* [Set task 1]:
In the records below, turn the lines from the one containing "When comparing" through the one containing "92625 millimetres", both included, into a numbered list. Skip blank lines and leave out the picture line.

* [Extract]:
# Whats The Best 2 Light Combo?



## Mike_E_P (Jan 15, 2008)

hey, i have a 56g with 2 ah supply 55wat kits and looking for some bulbs to fit them. i need somthing good for the plants while still bringing out a appealing color to the eye, and bring out the glow of my fish. 

any segestions


----------



## hoppycalif (Apr 7, 2005)

I just ordered a couple of these: http://www.atlantalightbulbs.com/ecart/10Browse.asp based on everyone's (almost everyone's) recommendations here.


----------



## Mike_E_P (Jan 15, 2008)

i would prefer Compact florescent since i just bought a kit for $70


----------



## hoppycalif (Apr 7, 2005)

Lets try the link again: http://www.atlantalightbulbs.com/ecart/10Browse.asp These are compact fluorescent. For some reason the link didn't work right, but I checked this one a couple of times and it went to the right place both times.


----------



## Left C (Jun 14, 2005)

I think Hoppy is trying to link the GE 9325K 55w bulbs.
http://www.atlantalightbulbs.com/ecart/nw012104/55WAQUARIUMBULB.htm

I got mine from: http://lightbulbsdirect.com/Merchan...=PROD&Store_Code=001&Product_Code=F55BX-AR-FS

Check this link out: http://www.aquaticplantcentral.com/forumapc/science-aquatic-lighting/723-9325k-difference.html


----------



## Mike_E_P (Jan 15, 2008)

those 9325k have a nice price, do you use them? and if so how do they look?

* [Set task 2]:
In the aquarium lighting thread, which bulbs does Left C think Hoppy is trying to link?

* [Material for this exercise]:
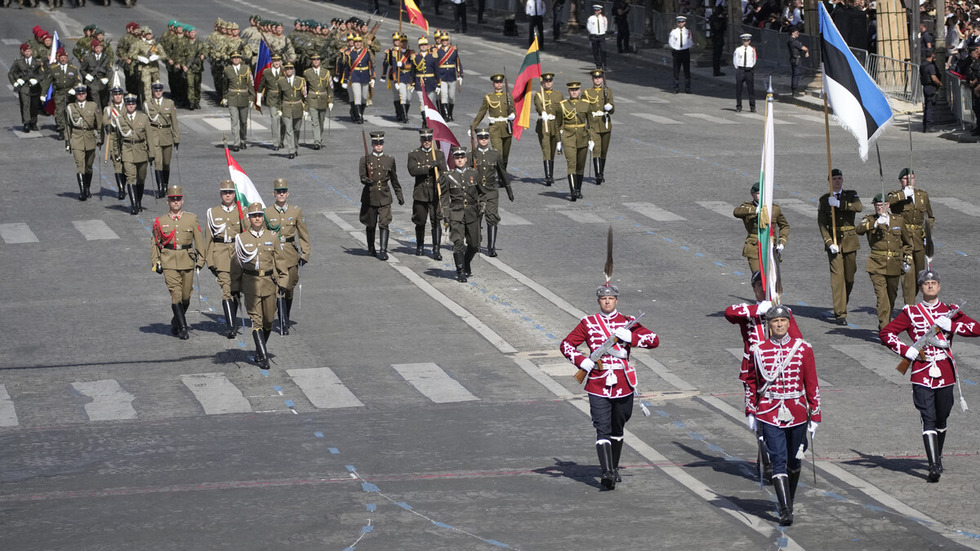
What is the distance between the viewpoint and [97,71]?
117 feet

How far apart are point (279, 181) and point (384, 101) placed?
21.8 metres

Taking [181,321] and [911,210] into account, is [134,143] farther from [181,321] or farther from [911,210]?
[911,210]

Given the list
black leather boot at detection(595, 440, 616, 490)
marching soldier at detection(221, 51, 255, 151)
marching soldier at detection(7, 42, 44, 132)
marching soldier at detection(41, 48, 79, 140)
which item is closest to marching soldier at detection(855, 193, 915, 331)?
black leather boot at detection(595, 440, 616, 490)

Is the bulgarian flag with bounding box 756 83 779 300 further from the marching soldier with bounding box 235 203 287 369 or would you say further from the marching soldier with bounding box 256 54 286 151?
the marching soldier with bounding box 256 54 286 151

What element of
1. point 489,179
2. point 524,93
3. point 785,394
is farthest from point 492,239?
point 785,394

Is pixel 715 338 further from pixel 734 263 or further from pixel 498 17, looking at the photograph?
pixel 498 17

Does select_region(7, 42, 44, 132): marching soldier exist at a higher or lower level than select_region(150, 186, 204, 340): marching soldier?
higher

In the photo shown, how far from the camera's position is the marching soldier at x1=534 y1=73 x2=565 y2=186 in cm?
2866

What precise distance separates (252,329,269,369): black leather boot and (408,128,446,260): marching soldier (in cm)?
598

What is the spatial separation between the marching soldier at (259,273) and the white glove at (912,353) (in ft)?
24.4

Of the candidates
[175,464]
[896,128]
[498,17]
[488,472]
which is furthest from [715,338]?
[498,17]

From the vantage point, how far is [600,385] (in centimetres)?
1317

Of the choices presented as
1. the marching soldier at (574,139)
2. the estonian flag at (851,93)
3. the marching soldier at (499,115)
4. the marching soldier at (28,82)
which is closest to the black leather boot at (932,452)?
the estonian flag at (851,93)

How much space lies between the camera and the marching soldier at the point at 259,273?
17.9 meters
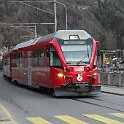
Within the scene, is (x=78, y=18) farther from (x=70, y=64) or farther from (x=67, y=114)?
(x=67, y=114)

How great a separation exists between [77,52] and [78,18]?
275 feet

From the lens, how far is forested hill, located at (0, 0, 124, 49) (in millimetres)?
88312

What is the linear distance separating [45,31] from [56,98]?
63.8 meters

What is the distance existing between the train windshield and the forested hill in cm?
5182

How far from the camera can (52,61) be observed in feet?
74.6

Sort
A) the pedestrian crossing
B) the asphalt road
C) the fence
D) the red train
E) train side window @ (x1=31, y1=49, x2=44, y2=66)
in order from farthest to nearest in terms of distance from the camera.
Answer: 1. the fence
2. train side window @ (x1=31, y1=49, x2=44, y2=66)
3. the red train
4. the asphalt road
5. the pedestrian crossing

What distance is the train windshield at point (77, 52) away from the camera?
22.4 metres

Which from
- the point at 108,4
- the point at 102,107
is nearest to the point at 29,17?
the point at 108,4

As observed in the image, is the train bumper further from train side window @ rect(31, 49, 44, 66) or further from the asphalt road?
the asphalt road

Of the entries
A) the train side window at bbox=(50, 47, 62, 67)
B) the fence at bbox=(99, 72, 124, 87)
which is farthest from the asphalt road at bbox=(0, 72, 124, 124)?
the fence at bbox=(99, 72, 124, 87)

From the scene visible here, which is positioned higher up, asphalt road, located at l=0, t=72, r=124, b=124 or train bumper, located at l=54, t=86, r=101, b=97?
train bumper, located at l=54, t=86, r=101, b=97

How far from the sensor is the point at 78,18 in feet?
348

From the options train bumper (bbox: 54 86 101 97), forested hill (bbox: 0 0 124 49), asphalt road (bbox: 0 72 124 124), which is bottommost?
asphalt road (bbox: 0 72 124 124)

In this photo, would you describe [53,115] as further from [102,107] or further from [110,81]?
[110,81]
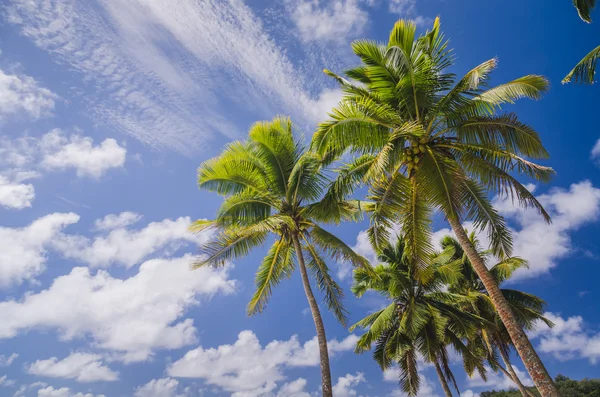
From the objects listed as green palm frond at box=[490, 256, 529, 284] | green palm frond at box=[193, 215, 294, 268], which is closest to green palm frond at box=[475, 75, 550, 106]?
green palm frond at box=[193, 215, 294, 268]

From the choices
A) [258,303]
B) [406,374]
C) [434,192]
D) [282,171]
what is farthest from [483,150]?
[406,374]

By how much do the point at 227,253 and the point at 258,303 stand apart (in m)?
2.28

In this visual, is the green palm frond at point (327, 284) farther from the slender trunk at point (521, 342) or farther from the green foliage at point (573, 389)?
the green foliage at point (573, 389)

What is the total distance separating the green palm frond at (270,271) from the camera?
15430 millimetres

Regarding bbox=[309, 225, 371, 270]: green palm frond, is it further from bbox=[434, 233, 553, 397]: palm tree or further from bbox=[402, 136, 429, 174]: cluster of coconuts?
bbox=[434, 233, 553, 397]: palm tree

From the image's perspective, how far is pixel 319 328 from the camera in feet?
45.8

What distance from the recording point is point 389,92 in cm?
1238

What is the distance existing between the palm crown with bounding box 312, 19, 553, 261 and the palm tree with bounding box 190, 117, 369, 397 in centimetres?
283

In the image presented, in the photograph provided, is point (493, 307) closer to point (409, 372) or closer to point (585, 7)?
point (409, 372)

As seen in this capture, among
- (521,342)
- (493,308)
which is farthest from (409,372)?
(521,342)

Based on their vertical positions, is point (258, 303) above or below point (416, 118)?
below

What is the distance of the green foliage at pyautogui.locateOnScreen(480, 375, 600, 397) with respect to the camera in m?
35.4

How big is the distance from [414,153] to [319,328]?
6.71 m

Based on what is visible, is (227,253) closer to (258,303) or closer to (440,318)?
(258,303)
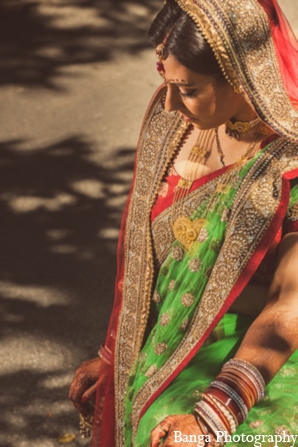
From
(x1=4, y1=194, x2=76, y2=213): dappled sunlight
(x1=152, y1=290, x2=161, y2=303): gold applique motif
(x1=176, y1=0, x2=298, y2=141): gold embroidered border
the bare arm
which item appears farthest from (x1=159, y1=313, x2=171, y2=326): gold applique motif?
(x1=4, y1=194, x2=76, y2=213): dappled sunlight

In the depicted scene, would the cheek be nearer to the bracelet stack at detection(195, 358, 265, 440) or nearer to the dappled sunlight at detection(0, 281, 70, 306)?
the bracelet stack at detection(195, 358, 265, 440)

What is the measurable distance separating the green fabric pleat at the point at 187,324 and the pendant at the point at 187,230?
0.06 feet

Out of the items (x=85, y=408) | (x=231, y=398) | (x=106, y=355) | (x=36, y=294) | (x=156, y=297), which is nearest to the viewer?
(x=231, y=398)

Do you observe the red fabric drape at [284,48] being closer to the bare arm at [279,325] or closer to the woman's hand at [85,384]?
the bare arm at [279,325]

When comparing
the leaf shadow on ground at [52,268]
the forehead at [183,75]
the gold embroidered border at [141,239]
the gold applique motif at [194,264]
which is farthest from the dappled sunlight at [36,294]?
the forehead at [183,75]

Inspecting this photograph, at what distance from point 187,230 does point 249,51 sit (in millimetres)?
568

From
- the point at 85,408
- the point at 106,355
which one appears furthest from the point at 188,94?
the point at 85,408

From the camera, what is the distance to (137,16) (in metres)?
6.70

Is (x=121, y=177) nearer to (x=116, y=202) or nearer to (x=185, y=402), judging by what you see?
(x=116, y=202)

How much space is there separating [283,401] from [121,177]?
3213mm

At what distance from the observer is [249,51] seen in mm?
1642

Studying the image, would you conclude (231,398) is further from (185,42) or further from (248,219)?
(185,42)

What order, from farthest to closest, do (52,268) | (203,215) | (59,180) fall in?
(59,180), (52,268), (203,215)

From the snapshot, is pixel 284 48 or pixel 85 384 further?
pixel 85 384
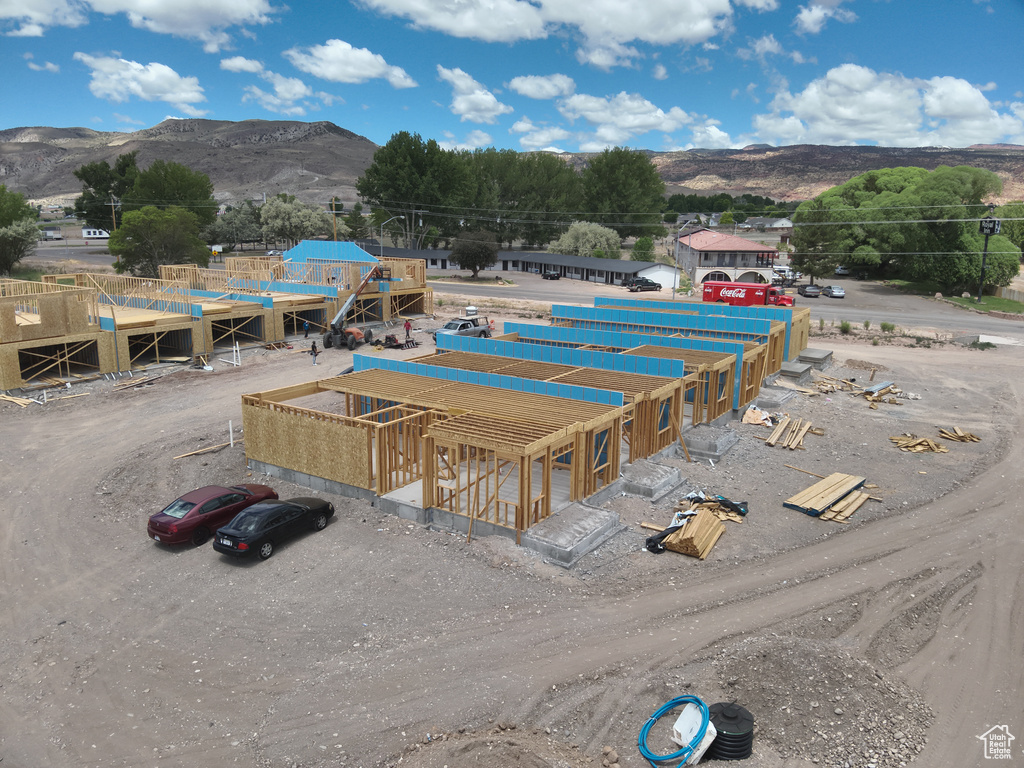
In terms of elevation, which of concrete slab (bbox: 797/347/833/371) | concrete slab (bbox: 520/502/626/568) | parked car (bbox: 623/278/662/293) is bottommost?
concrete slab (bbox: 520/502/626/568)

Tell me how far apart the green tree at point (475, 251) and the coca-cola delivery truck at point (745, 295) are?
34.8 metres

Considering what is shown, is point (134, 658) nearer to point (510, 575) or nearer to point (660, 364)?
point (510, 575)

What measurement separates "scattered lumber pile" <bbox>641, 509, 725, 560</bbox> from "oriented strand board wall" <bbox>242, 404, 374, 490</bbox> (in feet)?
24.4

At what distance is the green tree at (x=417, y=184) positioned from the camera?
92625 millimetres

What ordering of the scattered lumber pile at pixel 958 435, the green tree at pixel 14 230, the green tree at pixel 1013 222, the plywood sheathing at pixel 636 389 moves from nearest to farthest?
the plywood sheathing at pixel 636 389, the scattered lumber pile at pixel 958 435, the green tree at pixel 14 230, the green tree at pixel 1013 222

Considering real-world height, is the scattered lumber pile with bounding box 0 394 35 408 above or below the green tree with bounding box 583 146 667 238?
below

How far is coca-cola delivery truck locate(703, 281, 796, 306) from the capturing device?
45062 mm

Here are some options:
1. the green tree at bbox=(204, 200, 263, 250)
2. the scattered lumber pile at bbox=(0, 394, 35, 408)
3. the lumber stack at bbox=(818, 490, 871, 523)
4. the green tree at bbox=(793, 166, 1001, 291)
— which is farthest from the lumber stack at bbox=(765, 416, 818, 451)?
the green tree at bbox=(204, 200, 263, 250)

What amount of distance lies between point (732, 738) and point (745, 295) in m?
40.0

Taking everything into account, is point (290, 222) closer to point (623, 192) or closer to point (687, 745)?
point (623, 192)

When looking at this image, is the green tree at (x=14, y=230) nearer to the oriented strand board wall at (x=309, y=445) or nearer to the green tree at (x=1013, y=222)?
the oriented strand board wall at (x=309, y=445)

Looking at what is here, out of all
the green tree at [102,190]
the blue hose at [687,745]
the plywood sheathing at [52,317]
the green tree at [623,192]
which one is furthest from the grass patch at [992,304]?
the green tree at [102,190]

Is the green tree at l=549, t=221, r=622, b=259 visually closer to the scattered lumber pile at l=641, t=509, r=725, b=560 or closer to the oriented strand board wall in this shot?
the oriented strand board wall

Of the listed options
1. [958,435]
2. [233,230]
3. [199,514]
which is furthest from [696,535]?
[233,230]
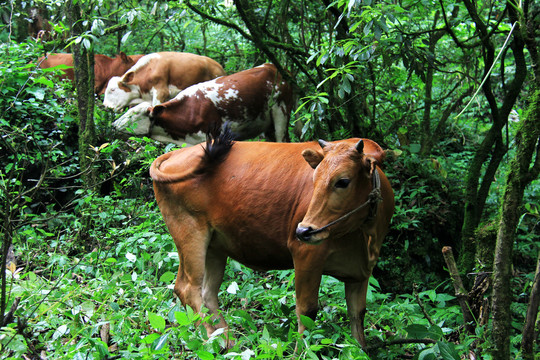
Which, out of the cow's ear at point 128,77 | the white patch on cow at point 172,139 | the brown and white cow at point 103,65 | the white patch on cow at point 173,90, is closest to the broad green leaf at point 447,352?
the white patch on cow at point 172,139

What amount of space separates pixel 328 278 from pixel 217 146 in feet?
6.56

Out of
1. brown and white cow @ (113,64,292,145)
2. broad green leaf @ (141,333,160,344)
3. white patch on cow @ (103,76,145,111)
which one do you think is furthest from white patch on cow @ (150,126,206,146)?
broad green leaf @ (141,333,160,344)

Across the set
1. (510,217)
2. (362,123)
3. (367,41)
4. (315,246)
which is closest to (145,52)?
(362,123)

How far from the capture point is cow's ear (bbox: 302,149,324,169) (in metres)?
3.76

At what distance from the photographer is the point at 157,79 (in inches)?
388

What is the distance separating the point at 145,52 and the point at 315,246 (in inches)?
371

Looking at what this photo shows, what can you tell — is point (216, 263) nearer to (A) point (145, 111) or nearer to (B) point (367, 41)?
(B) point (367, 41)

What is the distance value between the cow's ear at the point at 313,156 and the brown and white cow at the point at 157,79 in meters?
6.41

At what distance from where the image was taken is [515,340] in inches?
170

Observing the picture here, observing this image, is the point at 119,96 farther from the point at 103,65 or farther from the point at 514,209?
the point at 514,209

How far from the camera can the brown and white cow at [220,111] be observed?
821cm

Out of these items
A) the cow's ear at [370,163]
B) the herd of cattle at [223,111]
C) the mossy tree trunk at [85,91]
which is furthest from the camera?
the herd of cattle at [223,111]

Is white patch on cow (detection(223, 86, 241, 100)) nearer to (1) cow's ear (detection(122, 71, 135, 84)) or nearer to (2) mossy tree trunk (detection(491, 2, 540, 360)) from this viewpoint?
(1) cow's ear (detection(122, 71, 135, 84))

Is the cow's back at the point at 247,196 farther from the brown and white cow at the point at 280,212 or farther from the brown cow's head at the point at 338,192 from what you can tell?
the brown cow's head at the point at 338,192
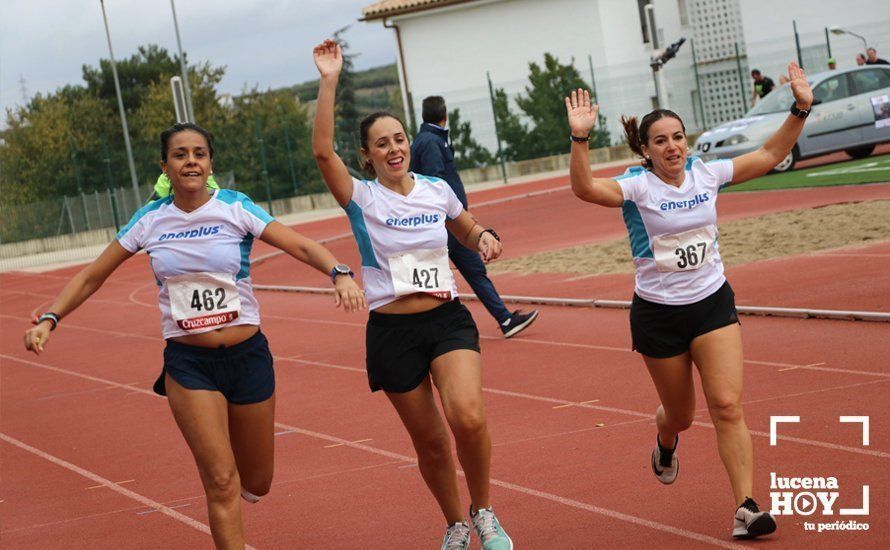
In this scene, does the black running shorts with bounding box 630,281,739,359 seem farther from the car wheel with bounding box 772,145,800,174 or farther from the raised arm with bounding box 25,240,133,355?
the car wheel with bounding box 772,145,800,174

* [Reply 1]:
1. When comparing
2. the leaf shadow on ground at [52,268]
3. the forehead at [183,75]
4. the gold embroidered border at [141,239]
5. the gold applique motif at [194,264]
6. which is farthest from the dappled sunlight at [36,294]?
7. the forehead at [183,75]
8. Inspecting this photograph, at what distance from point 187,230 does point 249,51 sit (in millimetres)?
9. 568
10. From
11. - the point at 85,408
12. - the point at 106,355
13. which one appears furthest from the point at 188,94?
14. the point at 85,408
15. From the camera, what is the distance to (137,16) (in metres)?
16. 6.70
17. Is (x=121, y=177) nearer to (x=116, y=202) or nearer to (x=185, y=402), judging by what you see?
18. (x=116, y=202)
19. How much space is there separating [283,401] from [121,177]?
20. 3213mm
21. At what distance from the observer is [249,51] seen in mm?
22. 1642
23. Studying the image, would you conclude (231,398) is further from (185,42) or further from (248,219)?
24. (185,42)
25. What order, from farthest to closest, do (52,268) | (203,215) | (59,180) fall in?
26. (59,180), (52,268), (203,215)
27. From the snapshot, is pixel 284 48 or pixel 85 384 further?
28. pixel 85 384
29. In terms of elevation, which of concrete slab (bbox: 797/347/833/371) | concrete slab (bbox: 520/502/626/568) | parked car (bbox: 623/278/662/293) is bottommost?
30. concrete slab (bbox: 520/502/626/568)
31. Tell me how far apart the green tree at point (475, 251) and the coca-cola delivery truck at point (745, 295) are?
32. 34.8 metres
33. Considering what is shown, is point (134, 658) nearer to point (510, 575) or nearer to point (660, 364)?
34. point (510, 575)
35. What measurement separates "scattered lumber pile" <bbox>641, 509, 725, 560</bbox> from "oriented strand board wall" <bbox>242, 404, 374, 490</bbox> (in feet)?
36. 24.4
37. At what distance is the green tree at (x=417, y=184) positioned from the camera?
38. 92625 millimetres

* [Reply 2]:
The GE 9325K 55w bulbs.